Why is the following true? I can't seem to understand why. Shouldn't it just be infinity/1+infinity which is approximately 1?

It's comparing the vo/vin of a non-inverting amplifier with finite gain with that of one with infinite gain.

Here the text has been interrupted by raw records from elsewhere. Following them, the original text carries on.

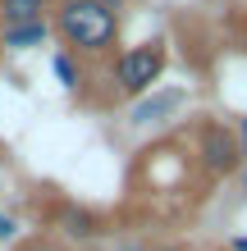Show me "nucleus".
<instances>
[{
  "instance_id": "9d476101",
  "label": "nucleus",
  "mask_w": 247,
  "mask_h": 251,
  "mask_svg": "<svg viewBox=\"0 0 247 251\" xmlns=\"http://www.w3.org/2000/svg\"><path fill=\"white\" fill-rule=\"evenodd\" d=\"M234 137H238V151H243V165H247V114L234 119Z\"/></svg>"
},
{
  "instance_id": "9b49d317",
  "label": "nucleus",
  "mask_w": 247,
  "mask_h": 251,
  "mask_svg": "<svg viewBox=\"0 0 247 251\" xmlns=\"http://www.w3.org/2000/svg\"><path fill=\"white\" fill-rule=\"evenodd\" d=\"M147 247H151V242H142V238H119L110 251H147Z\"/></svg>"
},
{
  "instance_id": "423d86ee",
  "label": "nucleus",
  "mask_w": 247,
  "mask_h": 251,
  "mask_svg": "<svg viewBox=\"0 0 247 251\" xmlns=\"http://www.w3.org/2000/svg\"><path fill=\"white\" fill-rule=\"evenodd\" d=\"M55 37V27L51 19H41V23H19V27H0V50H37V46H46V41Z\"/></svg>"
},
{
  "instance_id": "4468645a",
  "label": "nucleus",
  "mask_w": 247,
  "mask_h": 251,
  "mask_svg": "<svg viewBox=\"0 0 247 251\" xmlns=\"http://www.w3.org/2000/svg\"><path fill=\"white\" fill-rule=\"evenodd\" d=\"M229 251H247V238H229Z\"/></svg>"
},
{
  "instance_id": "1a4fd4ad",
  "label": "nucleus",
  "mask_w": 247,
  "mask_h": 251,
  "mask_svg": "<svg viewBox=\"0 0 247 251\" xmlns=\"http://www.w3.org/2000/svg\"><path fill=\"white\" fill-rule=\"evenodd\" d=\"M14 233H19V219L9 210H0V242H14Z\"/></svg>"
},
{
  "instance_id": "20e7f679",
  "label": "nucleus",
  "mask_w": 247,
  "mask_h": 251,
  "mask_svg": "<svg viewBox=\"0 0 247 251\" xmlns=\"http://www.w3.org/2000/svg\"><path fill=\"white\" fill-rule=\"evenodd\" d=\"M183 105H188V92H183V87H156V92H147V96H137V100H133V110H128V124H133V128L169 124Z\"/></svg>"
},
{
  "instance_id": "6e6552de",
  "label": "nucleus",
  "mask_w": 247,
  "mask_h": 251,
  "mask_svg": "<svg viewBox=\"0 0 247 251\" xmlns=\"http://www.w3.org/2000/svg\"><path fill=\"white\" fill-rule=\"evenodd\" d=\"M51 73L64 82V92H82V60L69 50H55L51 55Z\"/></svg>"
},
{
  "instance_id": "0eeeda50",
  "label": "nucleus",
  "mask_w": 247,
  "mask_h": 251,
  "mask_svg": "<svg viewBox=\"0 0 247 251\" xmlns=\"http://www.w3.org/2000/svg\"><path fill=\"white\" fill-rule=\"evenodd\" d=\"M55 14V0H0V27H19V23H41Z\"/></svg>"
},
{
  "instance_id": "39448f33",
  "label": "nucleus",
  "mask_w": 247,
  "mask_h": 251,
  "mask_svg": "<svg viewBox=\"0 0 247 251\" xmlns=\"http://www.w3.org/2000/svg\"><path fill=\"white\" fill-rule=\"evenodd\" d=\"M51 224L60 228L64 242H96L101 233H106V219H101L92 205H78V201H60Z\"/></svg>"
},
{
  "instance_id": "ddd939ff",
  "label": "nucleus",
  "mask_w": 247,
  "mask_h": 251,
  "mask_svg": "<svg viewBox=\"0 0 247 251\" xmlns=\"http://www.w3.org/2000/svg\"><path fill=\"white\" fill-rule=\"evenodd\" d=\"M96 5H106L110 14H119V19H124V9H128V0H96Z\"/></svg>"
},
{
  "instance_id": "f8f14e48",
  "label": "nucleus",
  "mask_w": 247,
  "mask_h": 251,
  "mask_svg": "<svg viewBox=\"0 0 247 251\" xmlns=\"http://www.w3.org/2000/svg\"><path fill=\"white\" fill-rule=\"evenodd\" d=\"M147 251H192V247H183V242H151Z\"/></svg>"
},
{
  "instance_id": "2eb2a0df",
  "label": "nucleus",
  "mask_w": 247,
  "mask_h": 251,
  "mask_svg": "<svg viewBox=\"0 0 247 251\" xmlns=\"http://www.w3.org/2000/svg\"><path fill=\"white\" fill-rule=\"evenodd\" d=\"M238 183H243V197H247V165L238 169Z\"/></svg>"
},
{
  "instance_id": "f257e3e1",
  "label": "nucleus",
  "mask_w": 247,
  "mask_h": 251,
  "mask_svg": "<svg viewBox=\"0 0 247 251\" xmlns=\"http://www.w3.org/2000/svg\"><path fill=\"white\" fill-rule=\"evenodd\" d=\"M51 27L64 41V50L78 55V60H114L124 19L110 14L106 5H96V0H55Z\"/></svg>"
},
{
  "instance_id": "f03ea898",
  "label": "nucleus",
  "mask_w": 247,
  "mask_h": 251,
  "mask_svg": "<svg viewBox=\"0 0 247 251\" xmlns=\"http://www.w3.org/2000/svg\"><path fill=\"white\" fill-rule=\"evenodd\" d=\"M165 64H169L165 41H137V46L114 50V60H110V92L124 96V100L147 96V92H156Z\"/></svg>"
},
{
  "instance_id": "7ed1b4c3",
  "label": "nucleus",
  "mask_w": 247,
  "mask_h": 251,
  "mask_svg": "<svg viewBox=\"0 0 247 251\" xmlns=\"http://www.w3.org/2000/svg\"><path fill=\"white\" fill-rule=\"evenodd\" d=\"M197 160H201V169H206L211 178H229V174H238L243 169V151H238L234 128L206 119V124L197 128Z\"/></svg>"
}]
</instances>
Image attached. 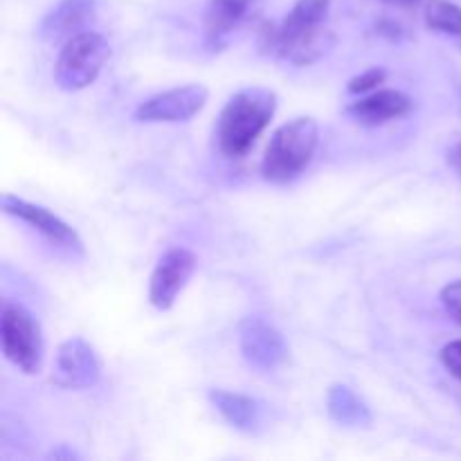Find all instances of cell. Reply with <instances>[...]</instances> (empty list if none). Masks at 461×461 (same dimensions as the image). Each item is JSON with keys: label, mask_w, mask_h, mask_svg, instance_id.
<instances>
[{"label": "cell", "mask_w": 461, "mask_h": 461, "mask_svg": "<svg viewBox=\"0 0 461 461\" xmlns=\"http://www.w3.org/2000/svg\"><path fill=\"white\" fill-rule=\"evenodd\" d=\"M331 0H297L279 25L261 30L264 52L284 59L293 66H311L333 45L331 32L324 27Z\"/></svg>", "instance_id": "obj_1"}, {"label": "cell", "mask_w": 461, "mask_h": 461, "mask_svg": "<svg viewBox=\"0 0 461 461\" xmlns=\"http://www.w3.org/2000/svg\"><path fill=\"white\" fill-rule=\"evenodd\" d=\"M277 111V95L264 86L239 90L225 104L216 124V144L225 158H243Z\"/></svg>", "instance_id": "obj_2"}, {"label": "cell", "mask_w": 461, "mask_h": 461, "mask_svg": "<svg viewBox=\"0 0 461 461\" xmlns=\"http://www.w3.org/2000/svg\"><path fill=\"white\" fill-rule=\"evenodd\" d=\"M320 129L313 117H295L279 126L266 147L261 174L275 185L295 180L311 165L318 149Z\"/></svg>", "instance_id": "obj_3"}, {"label": "cell", "mask_w": 461, "mask_h": 461, "mask_svg": "<svg viewBox=\"0 0 461 461\" xmlns=\"http://www.w3.org/2000/svg\"><path fill=\"white\" fill-rule=\"evenodd\" d=\"M108 57H111V48H108L106 39L97 32L86 30L72 36L61 48L57 66H54L57 86L68 93L88 88L99 77Z\"/></svg>", "instance_id": "obj_4"}, {"label": "cell", "mask_w": 461, "mask_h": 461, "mask_svg": "<svg viewBox=\"0 0 461 461\" xmlns=\"http://www.w3.org/2000/svg\"><path fill=\"white\" fill-rule=\"evenodd\" d=\"M0 338H3V354L14 367L23 374H39L43 365V338L39 322L25 306L16 302H3L0 315Z\"/></svg>", "instance_id": "obj_5"}, {"label": "cell", "mask_w": 461, "mask_h": 461, "mask_svg": "<svg viewBox=\"0 0 461 461\" xmlns=\"http://www.w3.org/2000/svg\"><path fill=\"white\" fill-rule=\"evenodd\" d=\"M196 270V255L187 248H169L158 261L149 282V302L156 309L169 311L176 304L189 277Z\"/></svg>", "instance_id": "obj_6"}, {"label": "cell", "mask_w": 461, "mask_h": 461, "mask_svg": "<svg viewBox=\"0 0 461 461\" xmlns=\"http://www.w3.org/2000/svg\"><path fill=\"white\" fill-rule=\"evenodd\" d=\"M207 88L203 84H187L165 90L160 95L144 99L135 111V120L149 122H187L207 104Z\"/></svg>", "instance_id": "obj_7"}, {"label": "cell", "mask_w": 461, "mask_h": 461, "mask_svg": "<svg viewBox=\"0 0 461 461\" xmlns=\"http://www.w3.org/2000/svg\"><path fill=\"white\" fill-rule=\"evenodd\" d=\"M102 376V363L84 338L75 336L61 342L54 358L52 381L63 390H86Z\"/></svg>", "instance_id": "obj_8"}, {"label": "cell", "mask_w": 461, "mask_h": 461, "mask_svg": "<svg viewBox=\"0 0 461 461\" xmlns=\"http://www.w3.org/2000/svg\"><path fill=\"white\" fill-rule=\"evenodd\" d=\"M3 212L9 216H16L18 221L30 225L32 230L41 234V237L48 239L50 243L59 248H66L70 252H84V243H81L79 234L70 228L63 219H59L57 214H52L45 207L34 205V203H27L23 198L14 196V194H3Z\"/></svg>", "instance_id": "obj_9"}, {"label": "cell", "mask_w": 461, "mask_h": 461, "mask_svg": "<svg viewBox=\"0 0 461 461\" xmlns=\"http://www.w3.org/2000/svg\"><path fill=\"white\" fill-rule=\"evenodd\" d=\"M239 345H241L243 358L252 367L264 369V372H273L288 358V347L282 333L259 318H250L241 324Z\"/></svg>", "instance_id": "obj_10"}, {"label": "cell", "mask_w": 461, "mask_h": 461, "mask_svg": "<svg viewBox=\"0 0 461 461\" xmlns=\"http://www.w3.org/2000/svg\"><path fill=\"white\" fill-rule=\"evenodd\" d=\"M414 102L410 95L401 90H374L360 95L356 102L347 106V115L360 126H383L392 120H401L412 111Z\"/></svg>", "instance_id": "obj_11"}, {"label": "cell", "mask_w": 461, "mask_h": 461, "mask_svg": "<svg viewBox=\"0 0 461 461\" xmlns=\"http://www.w3.org/2000/svg\"><path fill=\"white\" fill-rule=\"evenodd\" d=\"M95 0H61L52 12L45 14L39 34L50 43L70 41L72 36L86 32V27L95 21Z\"/></svg>", "instance_id": "obj_12"}, {"label": "cell", "mask_w": 461, "mask_h": 461, "mask_svg": "<svg viewBox=\"0 0 461 461\" xmlns=\"http://www.w3.org/2000/svg\"><path fill=\"white\" fill-rule=\"evenodd\" d=\"M257 0H210L203 16L205 39L210 45H221L234 30L243 25L255 12Z\"/></svg>", "instance_id": "obj_13"}, {"label": "cell", "mask_w": 461, "mask_h": 461, "mask_svg": "<svg viewBox=\"0 0 461 461\" xmlns=\"http://www.w3.org/2000/svg\"><path fill=\"white\" fill-rule=\"evenodd\" d=\"M210 401L212 405L219 410L221 417H223L230 426L237 428L239 432L257 435V432L261 430V408L255 399H250V396L228 390H212Z\"/></svg>", "instance_id": "obj_14"}, {"label": "cell", "mask_w": 461, "mask_h": 461, "mask_svg": "<svg viewBox=\"0 0 461 461\" xmlns=\"http://www.w3.org/2000/svg\"><path fill=\"white\" fill-rule=\"evenodd\" d=\"M329 417L336 423L347 428H367L372 426V412L367 403L347 385H331L327 396Z\"/></svg>", "instance_id": "obj_15"}, {"label": "cell", "mask_w": 461, "mask_h": 461, "mask_svg": "<svg viewBox=\"0 0 461 461\" xmlns=\"http://www.w3.org/2000/svg\"><path fill=\"white\" fill-rule=\"evenodd\" d=\"M426 25L432 32L450 36L461 45V7L450 0H428Z\"/></svg>", "instance_id": "obj_16"}, {"label": "cell", "mask_w": 461, "mask_h": 461, "mask_svg": "<svg viewBox=\"0 0 461 461\" xmlns=\"http://www.w3.org/2000/svg\"><path fill=\"white\" fill-rule=\"evenodd\" d=\"M385 79L387 72L383 70V68H369L363 75L354 77V79L349 81V86H347V90H349L351 95H367L381 88V84H385Z\"/></svg>", "instance_id": "obj_17"}, {"label": "cell", "mask_w": 461, "mask_h": 461, "mask_svg": "<svg viewBox=\"0 0 461 461\" xmlns=\"http://www.w3.org/2000/svg\"><path fill=\"white\" fill-rule=\"evenodd\" d=\"M441 304L448 311L450 318L461 324V279L459 282L448 284V286L441 291Z\"/></svg>", "instance_id": "obj_18"}, {"label": "cell", "mask_w": 461, "mask_h": 461, "mask_svg": "<svg viewBox=\"0 0 461 461\" xmlns=\"http://www.w3.org/2000/svg\"><path fill=\"white\" fill-rule=\"evenodd\" d=\"M441 363L448 369L450 376L461 381V340L450 342V345H446L444 349H441Z\"/></svg>", "instance_id": "obj_19"}, {"label": "cell", "mask_w": 461, "mask_h": 461, "mask_svg": "<svg viewBox=\"0 0 461 461\" xmlns=\"http://www.w3.org/2000/svg\"><path fill=\"white\" fill-rule=\"evenodd\" d=\"M448 165L453 167L455 174H457V178L461 183V142L455 144V147L448 151Z\"/></svg>", "instance_id": "obj_20"}, {"label": "cell", "mask_w": 461, "mask_h": 461, "mask_svg": "<svg viewBox=\"0 0 461 461\" xmlns=\"http://www.w3.org/2000/svg\"><path fill=\"white\" fill-rule=\"evenodd\" d=\"M383 3L394 5V7H401V9H414V7H419L423 0H383Z\"/></svg>", "instance_id": "obj_21"}]
</instances>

• infinity/(1+infinity) is an indeterminate form, it isn't equal to 1. If you get an indeterminate form it means you haven't found a solution and you need to try some other approach. – user253751 Mar 25 '18 at 23:06

\begin{align*} &= \lim_{A\rightarrow\infty}\frac{A}{1+A\frac{R_1}{R_1+R_F}}\\\\ &= \lim_{A\rightarrow\infty}\frac{A}{1+A\frac{R_1}{R_1+R_F}}\cdot\frac{\frac{1}{A}}{\frac{1}{A}}\\\\ &= \lim_{A\rightarrow\infty}\frac{1}{\frac{1}{A}+\frac{R_1}{R_1+R_F}}\\\\ &= \frac{1}{\frac{R_1}{R_1+R_F}}\\\\ &= \frac{R_1+R_F}{R_1}\\\\ &= 1+\frac{R_F}{R_1} \end{align*}

• Perfect. Thank you. – AlfroJang80 Mar 24 '18 at 21:07

This is of infinity/infinity form. So we will do a work around to calculate this limit. $$\frac{A}{1+\frac {AR_i}{R_i+R_f}} = \frac{A}{A(\frac{1}{A}+\frac {R_i}{R_i+R_f})} = \frac{1}{\frac{1}{A}+\frac {R_i}{R_i+R_f}}$$

Now you can apply limits.

$$\lim_{A\to \infty} \frac{1}{\frac{1}{A}+\frac {R_i}{R_i+R_f}} = \frac{1}{0+\frac {R_i}{R_i+R_f}} =\frac {R_i+R_f}{R_i}$$

• Perfect. Thank you. I think this is the same approach as jonk's. – AlfroJang80 Mar 24 '18 at 21:07

We can write your equation in a slightly different way $$A_{CL} = \frac{A}{1 + Aβ}$$

Where $β = \frac{R_1}{R_1 + R_F}$

And now if we divide this by $A$ we are going to get this:

$$A_{CL} = \frac{1}{(1/A) + β}$$

So, now $A$ is approaching the infinity $(1/A = 0)$

we can see that the closed loop gain is equal to:

$\Large \frac{1}{\beta} =\frac{R_1+ R_F}{R_1} =\frac{R_1}{R_1}+\frac{R_F}{R_1}= 1 +\frac{R_F}{R_1}$

A less rigorous method is to look at the denominator, and notice that, as A gets very large, A(R1/(R1 + RF)) gets much larger than 1, so the 1 can be discarded.

Then the ratio is easily evaluated and the A's drop out.

$\infty/\infty$ is an indeterminate form, so use L'Hôpital's rule

$$\lim_{A\rightarrow\infty}\frac{A}{1+A\frac{R_1}{R_1+R_F}} = \frac{\frac{d}{dA}(A)}{\frac{d}{dA}(1+A\frac{R_1}{R_1+R_F})} = \frac{1}{\frac{R_1}{R_1+R_F}} = 1 + \frac{R_F}{R_1}$$